Extracted text:
-------------------------

Observational studies have associated nonalcoholic fatty liver disease (NAFLD) with adverse pregnancy events, but findings show heterogeneity, leaving the causal direction and mediating pathways unclear. We aimed to investigate the causal relation between NAFLD and various pregnancy events, and to elucidate the underlying mediating pathways while determining the proportion of this correlation that is mediated through these pathways.

Methods

A genome-wide association study involving over 6 million participants employing Mendelian randomization (MR) and mediation analysis was performed. The study used genetically predicted NAFLD as exposures and cardiometabolic traits as mediators, with various adverse pregnancy events as outcomes. The main analysis was performed using the inverse variance weighted (IVW) approach, while sensitivity analyses included the weighted median, weighted mode, MR-Egger, and MR-PRESSO methods. Mediation analyses were performed using a two-step MR framework.

-------------------------

Extracted information:

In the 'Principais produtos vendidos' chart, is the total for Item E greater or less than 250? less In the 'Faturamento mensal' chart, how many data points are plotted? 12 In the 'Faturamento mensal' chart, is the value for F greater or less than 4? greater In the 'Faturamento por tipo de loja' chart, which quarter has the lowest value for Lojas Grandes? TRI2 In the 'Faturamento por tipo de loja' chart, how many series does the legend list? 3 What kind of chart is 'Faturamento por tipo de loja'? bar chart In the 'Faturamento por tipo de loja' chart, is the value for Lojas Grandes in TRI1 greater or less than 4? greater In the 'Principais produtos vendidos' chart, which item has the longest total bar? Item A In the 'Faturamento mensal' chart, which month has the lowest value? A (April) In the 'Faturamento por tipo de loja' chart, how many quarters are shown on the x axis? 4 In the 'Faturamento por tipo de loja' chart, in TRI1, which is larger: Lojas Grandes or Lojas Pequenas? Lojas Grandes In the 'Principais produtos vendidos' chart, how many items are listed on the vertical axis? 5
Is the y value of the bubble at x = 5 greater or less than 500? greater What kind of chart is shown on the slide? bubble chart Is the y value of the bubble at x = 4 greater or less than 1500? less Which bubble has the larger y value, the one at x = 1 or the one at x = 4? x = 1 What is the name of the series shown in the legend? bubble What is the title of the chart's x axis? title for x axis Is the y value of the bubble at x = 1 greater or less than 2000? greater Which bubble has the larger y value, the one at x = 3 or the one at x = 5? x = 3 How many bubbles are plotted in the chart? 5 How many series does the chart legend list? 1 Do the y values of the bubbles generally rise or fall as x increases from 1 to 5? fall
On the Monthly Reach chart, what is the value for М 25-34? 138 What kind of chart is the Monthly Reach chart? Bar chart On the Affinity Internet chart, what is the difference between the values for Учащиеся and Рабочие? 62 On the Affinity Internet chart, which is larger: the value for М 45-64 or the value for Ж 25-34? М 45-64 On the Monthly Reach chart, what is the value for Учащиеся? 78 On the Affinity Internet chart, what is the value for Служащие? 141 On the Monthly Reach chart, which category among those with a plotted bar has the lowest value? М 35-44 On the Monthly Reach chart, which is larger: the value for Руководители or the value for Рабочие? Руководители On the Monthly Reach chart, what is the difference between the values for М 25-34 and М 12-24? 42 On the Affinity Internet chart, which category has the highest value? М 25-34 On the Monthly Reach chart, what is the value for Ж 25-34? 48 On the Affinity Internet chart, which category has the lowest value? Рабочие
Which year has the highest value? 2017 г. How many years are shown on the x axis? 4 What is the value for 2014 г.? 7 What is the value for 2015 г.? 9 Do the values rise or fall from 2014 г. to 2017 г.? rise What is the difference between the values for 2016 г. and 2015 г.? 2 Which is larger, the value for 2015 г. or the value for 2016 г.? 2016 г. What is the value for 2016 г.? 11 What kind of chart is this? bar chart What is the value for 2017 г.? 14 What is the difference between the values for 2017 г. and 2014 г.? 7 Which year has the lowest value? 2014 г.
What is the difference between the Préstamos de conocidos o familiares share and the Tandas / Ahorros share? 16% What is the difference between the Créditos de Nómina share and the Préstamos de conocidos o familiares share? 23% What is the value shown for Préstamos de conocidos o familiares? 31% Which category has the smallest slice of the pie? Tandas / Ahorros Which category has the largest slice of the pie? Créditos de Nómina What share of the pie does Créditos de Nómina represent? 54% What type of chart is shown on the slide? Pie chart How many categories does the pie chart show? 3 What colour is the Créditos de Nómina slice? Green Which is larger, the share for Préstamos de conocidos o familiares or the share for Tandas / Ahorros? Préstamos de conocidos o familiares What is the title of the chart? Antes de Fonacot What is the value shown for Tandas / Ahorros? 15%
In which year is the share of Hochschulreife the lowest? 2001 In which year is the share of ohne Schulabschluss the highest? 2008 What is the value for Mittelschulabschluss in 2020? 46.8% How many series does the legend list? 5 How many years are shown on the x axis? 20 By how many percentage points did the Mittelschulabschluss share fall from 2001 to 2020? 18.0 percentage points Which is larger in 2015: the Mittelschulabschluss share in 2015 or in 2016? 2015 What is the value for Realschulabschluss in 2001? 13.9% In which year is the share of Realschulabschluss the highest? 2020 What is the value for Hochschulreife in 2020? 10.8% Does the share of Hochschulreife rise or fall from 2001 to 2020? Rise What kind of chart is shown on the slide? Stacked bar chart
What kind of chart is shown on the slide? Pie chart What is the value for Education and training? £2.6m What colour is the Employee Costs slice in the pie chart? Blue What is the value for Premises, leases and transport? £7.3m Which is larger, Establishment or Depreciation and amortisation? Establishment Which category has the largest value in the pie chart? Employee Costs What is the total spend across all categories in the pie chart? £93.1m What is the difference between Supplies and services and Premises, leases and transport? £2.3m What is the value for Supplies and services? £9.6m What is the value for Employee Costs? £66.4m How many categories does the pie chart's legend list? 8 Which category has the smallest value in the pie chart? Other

-------------------------

Task instructions:
1. According to the NAFLD study text, which approach was used for the main analysis?
2. Summarize the NAFLD study text in two sentences.

Answers to the tasks:
1. The inverse variance weighted (IVW) approach.

2. Observational studies have linked nonalcoholic fatty liver disease (NAFLD) to adverse pregnancy events, but their heterogeneous findings leave the causal direction and mediating pathways unclear, and the study aimed to investigate that causal relation and the proportion of it mediated through those pathways. A genome-wide association study of over 6 million participants applied Mendelian randomization and two-step mediation analysis, with genetically predicted NAFLD as the exposure, cardiometabolic traits as mediators, adverse pregnancy events as outcomes, and the inverse variance weighted approach as the main analysis.